Mobile Payments: What, When, How
The real buzz of the conference centered around mobile payments and whether a consensus exists regarding when, how, and what form mobile payments will take. While there was little doubt or serious challenge to NFC’s role in the future of mobile payments, most agreed that NFC would not be the only, much less best, means of facilitating mobile payments in different settings: in-person (proximity), remote (online), and hybrid (in-aisle or on-the-way-to-the-store).
Moreover, many presenters insisted there would “not likely be one single wallet” on the mobile device but rather many. Isis’ Jim Stapleton noted that many confuse the mobile app with the mobile wallet, which he defined as the secure element on the mobile device that activates, stores, and manages the consumer’s payments credentials.
PayPal countered with a different “hands free”, cloud-based model of mobile payments, one independent of any given mobile device. PayPal also fended off bank fears of disintermediation, insisting consumers do not hold balances in their PayPal accounts. PayPal executive, Dan Schatt, said that PayPal accounts are “pass-through accounts” and that most consumers use PayPal to link back to a bank-issued credit/debit card or DDA account.

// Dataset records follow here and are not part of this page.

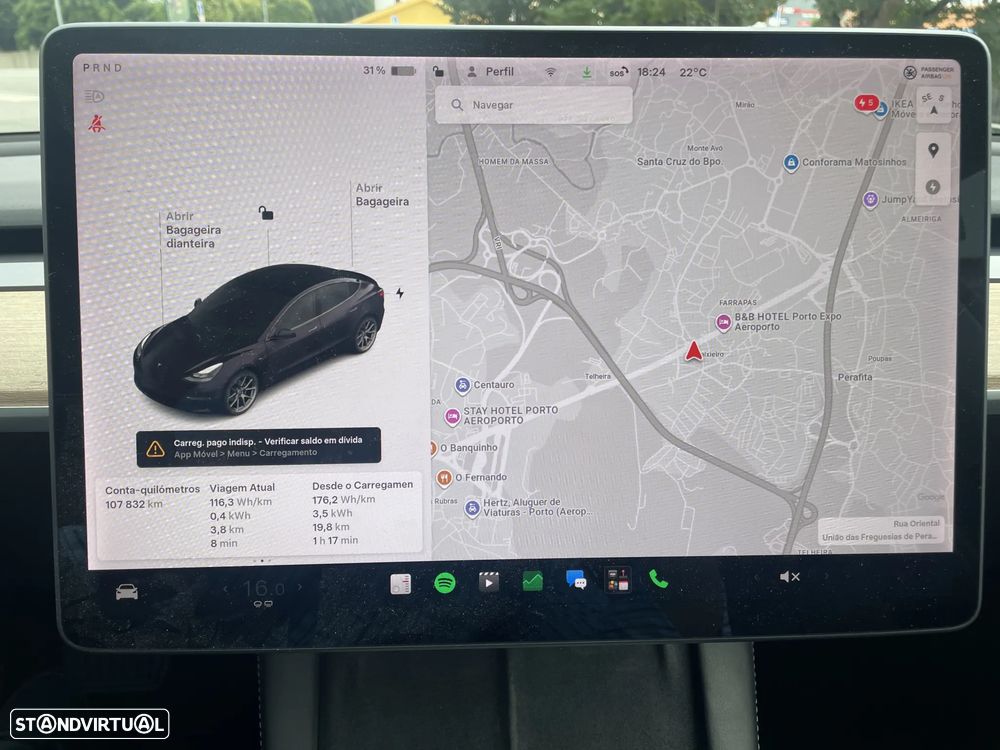 Tesla Model 3 Standard Range Plus RWD - 32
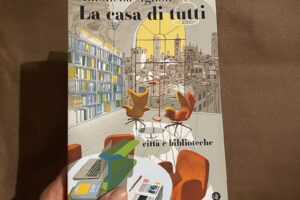 “La casa di tutti” – Antonella Agnoli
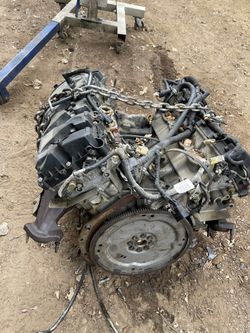 Ford F150 Engine 5.0 Coyote 2011-2014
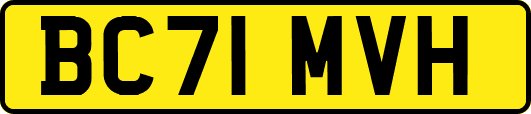 BC71MVH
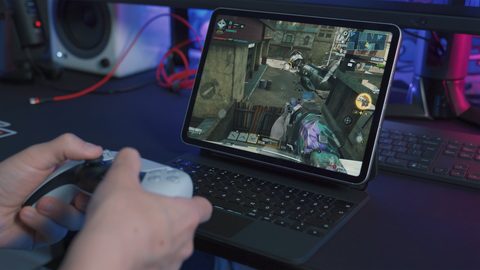 Gaming Desktop Wallpaper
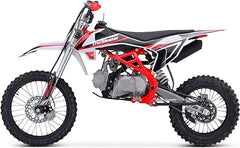 TrailMaster TM29-125 Dirt Bike Kick & Electric Start Manual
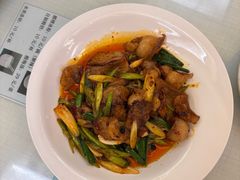 传统回锅肉-成都驻京办餐厅(蜀都宾馆店)
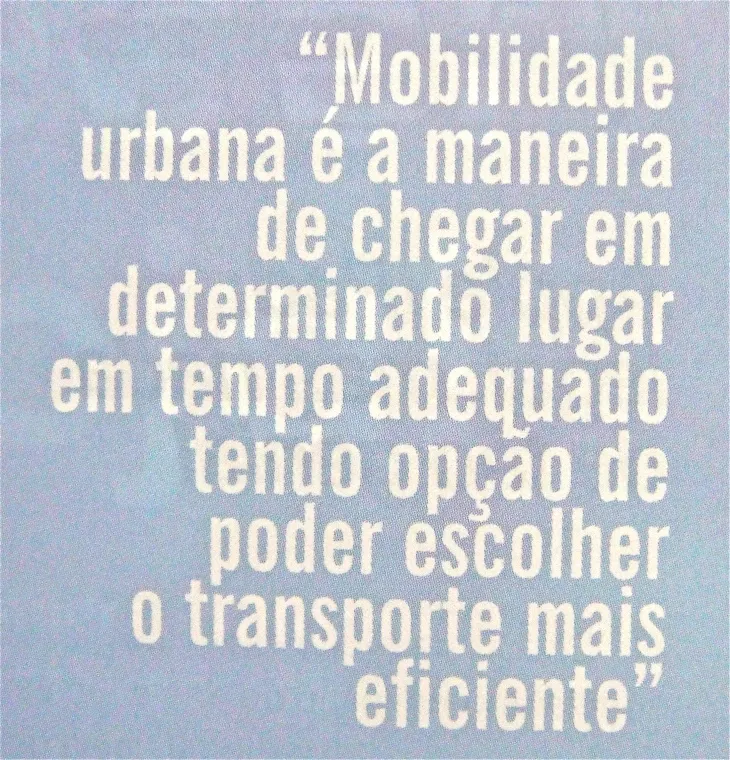 9617 79742 - Citações Sobre Mobilidade Urbana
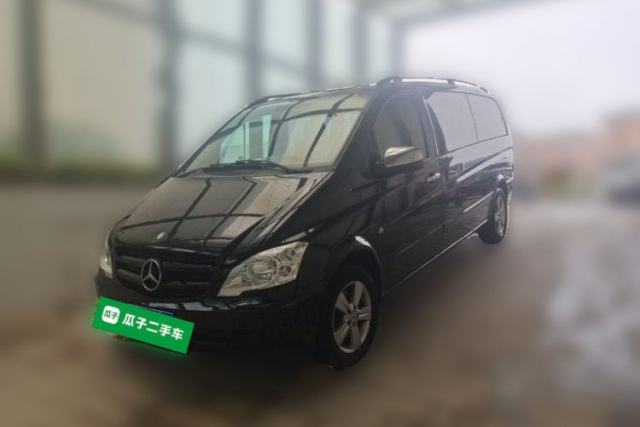 Used Mercedes-Benz Vito 2010 2.5L Elite Edition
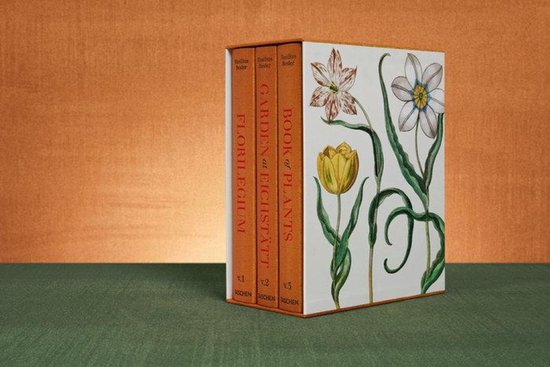 Basilius Besler - cover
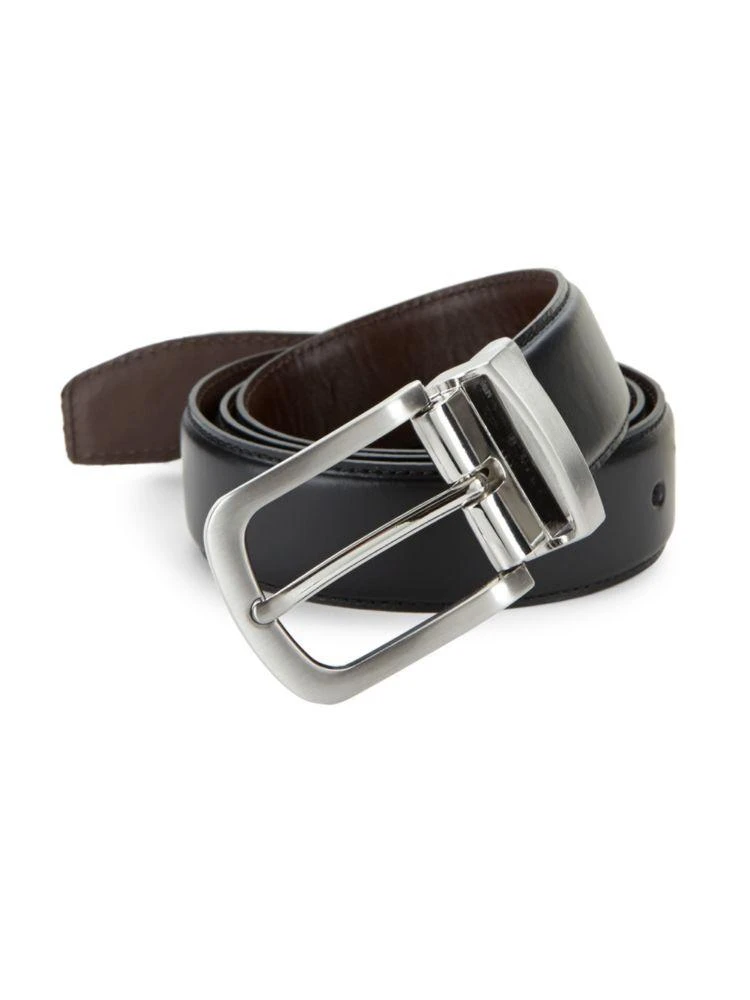 商品Cole Haan|Leather Belt,价格¥198,第1张图片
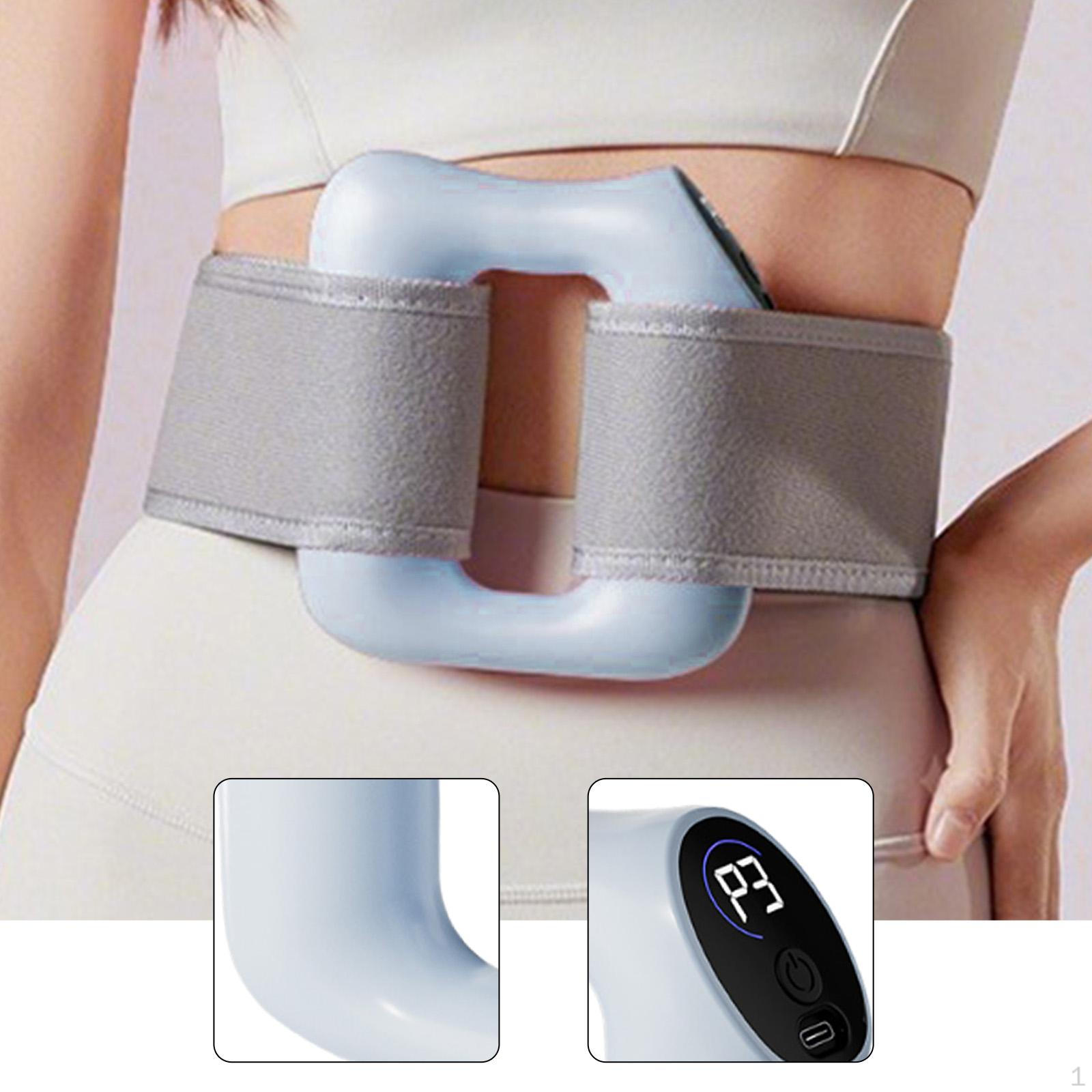 

Многофункциональный массажный инструмент Ручной Глубокий Тканевый Электрический Спина для синий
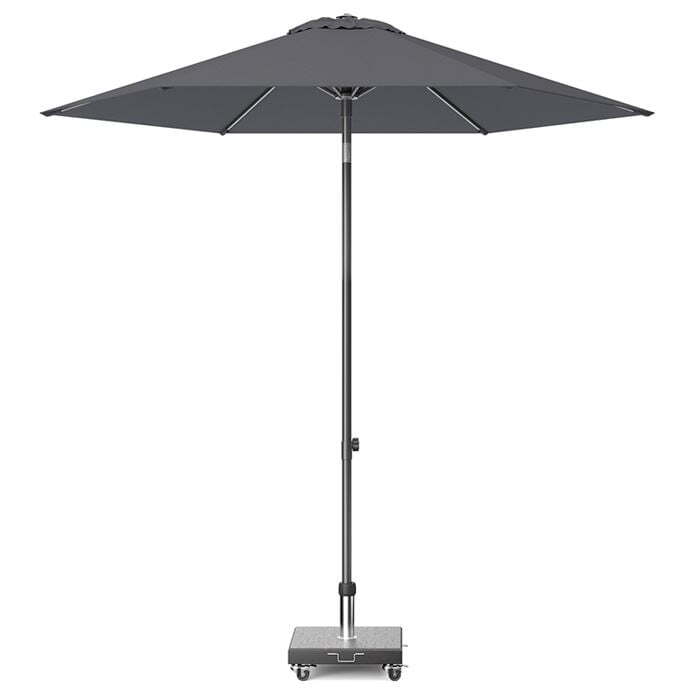platinum lisboa parasol 2.5 antraciet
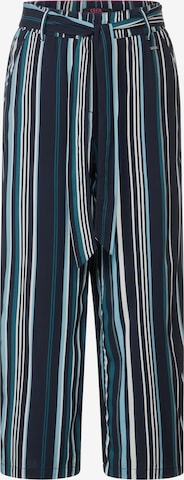 Loosefit Pantaloni di CECIL in blu: frontale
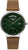 Bauhaus Automatic 2162-4 Men's Watch • Blue • Made in Germany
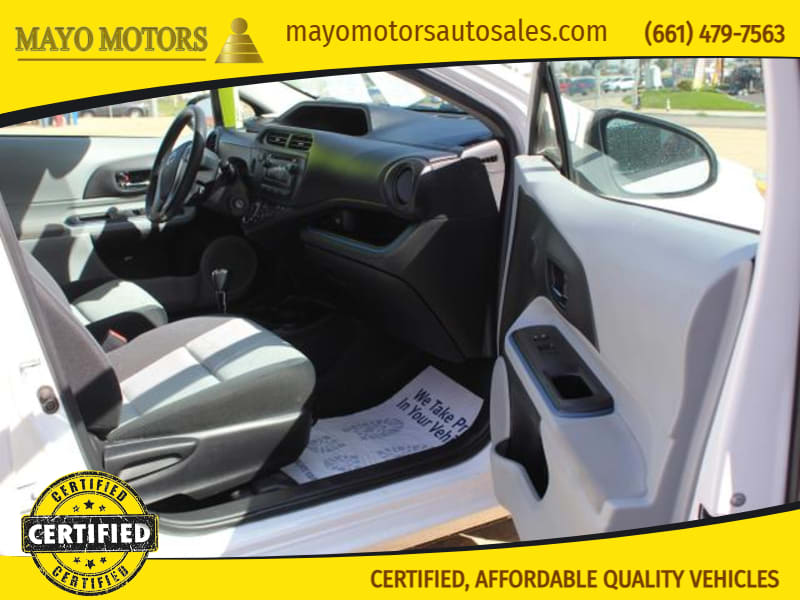 Toyota Prius c 2013 price $10,922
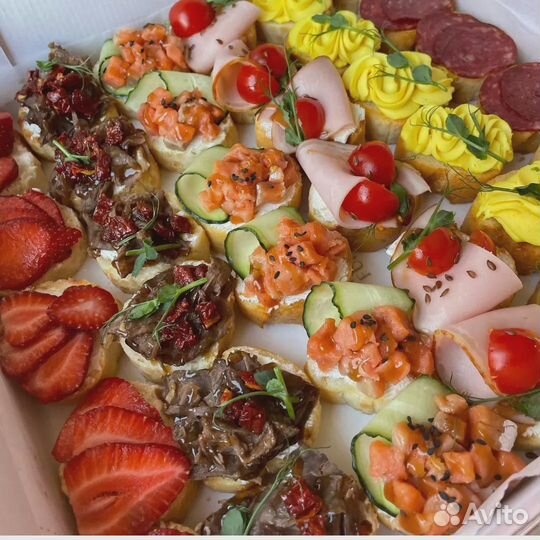 Кейтеринг, фуршет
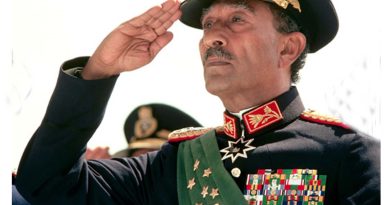 MISIR’IN NOBEL ÖDÜLLÜ DEVLET BAŞKANI ENVER SEDAT NASIL ÖLDÜRÜLDÜ?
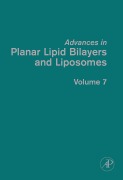 Cover-Bild zum Titel 'Advances in Planar Lipid Bilayers and Liposomes' von ''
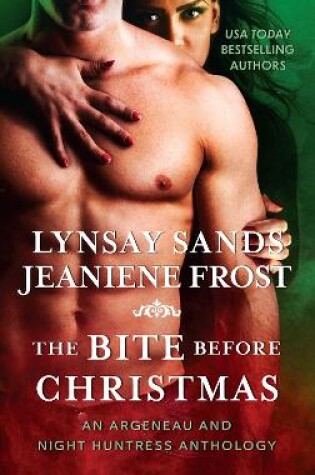 Cover of The Bite Before Christmas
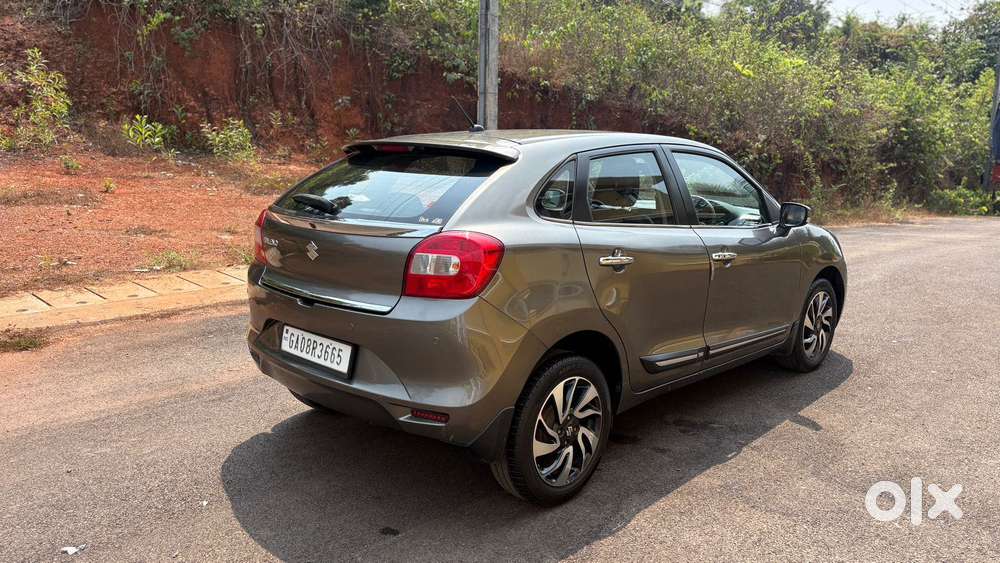 Maruti Suzuki Baleno Zeta, 2019, Petrol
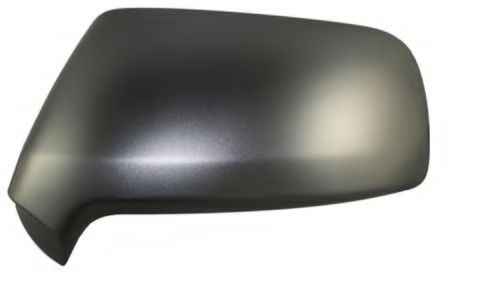 Корпус наружного зеркала LORO 2944C02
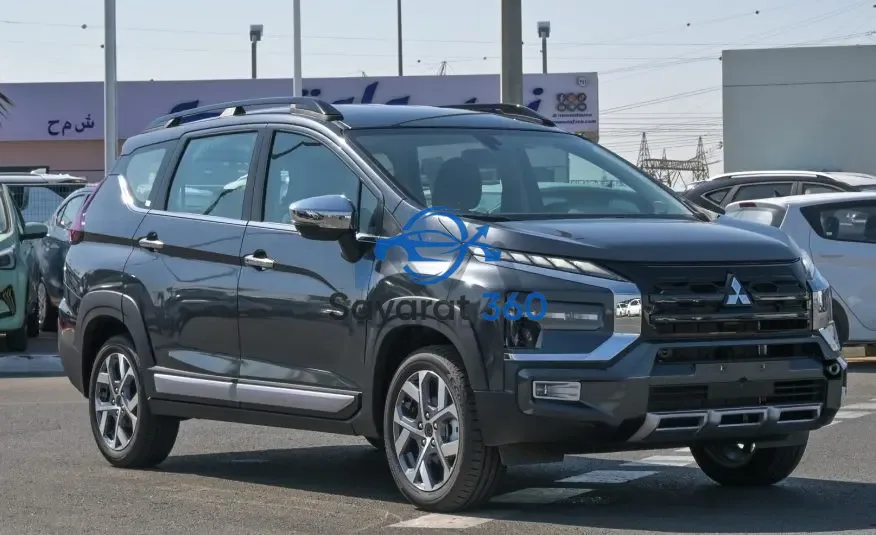 ميتسوبيشي - زاوية 3/4 أمامية (3/4 Front)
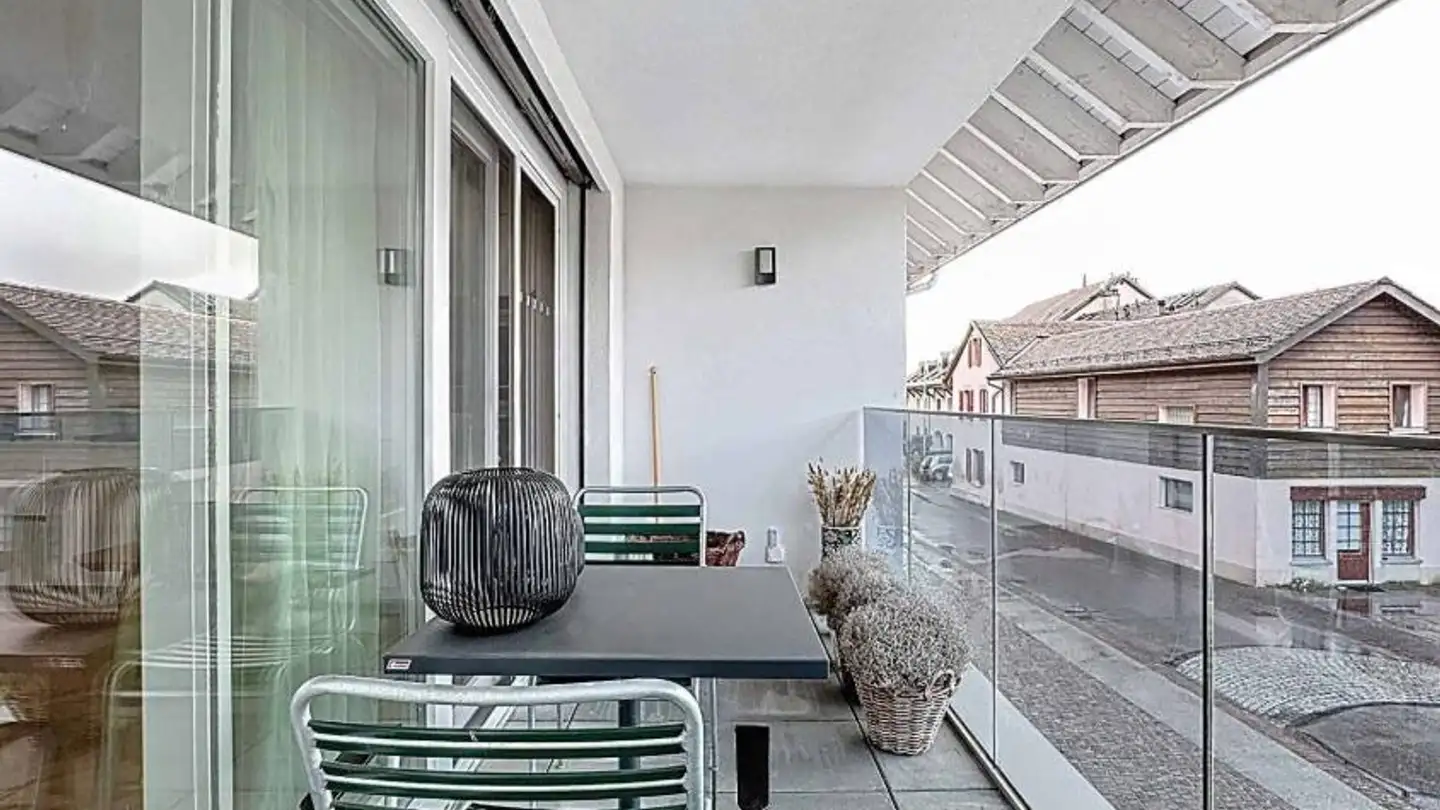 Wohnung mieten - Rue Du Village 1, 1125 Monnaz - Foto 3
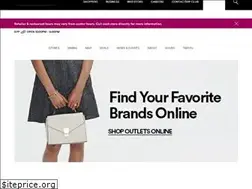 Sites similar to paragonoutletslv.com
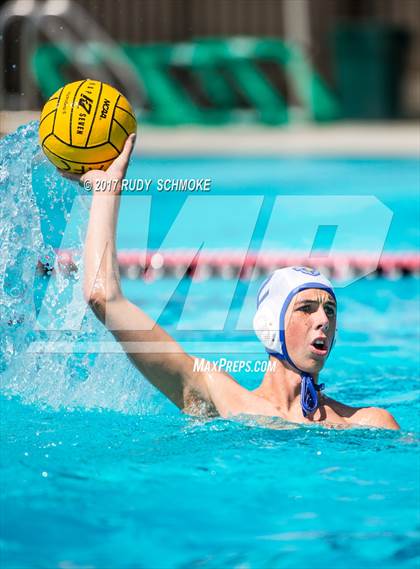 Thumbnail 1 in Temescal Canyon vs. Cathedral Catholic photogallery.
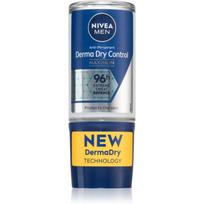 Nivea Men Derma Dry Control rutulinis antiperspirantas vyrams 50 ml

No matter the form or adoption timeline of mobile payments, there is broad agreement on the convergence of banking, shopping, payments, and geo-location. According to a Monitise (fka Clairmail) executive, almost half of consumers want to use their mobile phones to shop for the best price, and a third of consumers want deals offered in real time based on where they are. Informing such decisions will be the account balances, budgets, and personal financial management tools provided by the consumer’s financial institution.
What to Do Next
For financial institutions contemplating mobile payments, Capital One’s Mark Jamison said it best: “Think Big. Start Small. Scale Fast.” Mobile payments are bigger than payments. Consumers don’t need another way to pay, but most will avail themselves of easier, faster, better ways to shop, save, and spend. The good news is that financial institutions are central to this pursuit and are already armed to remain relevant. So, when thinking mobile, think big. Think China, toothbrushes, and iPhones.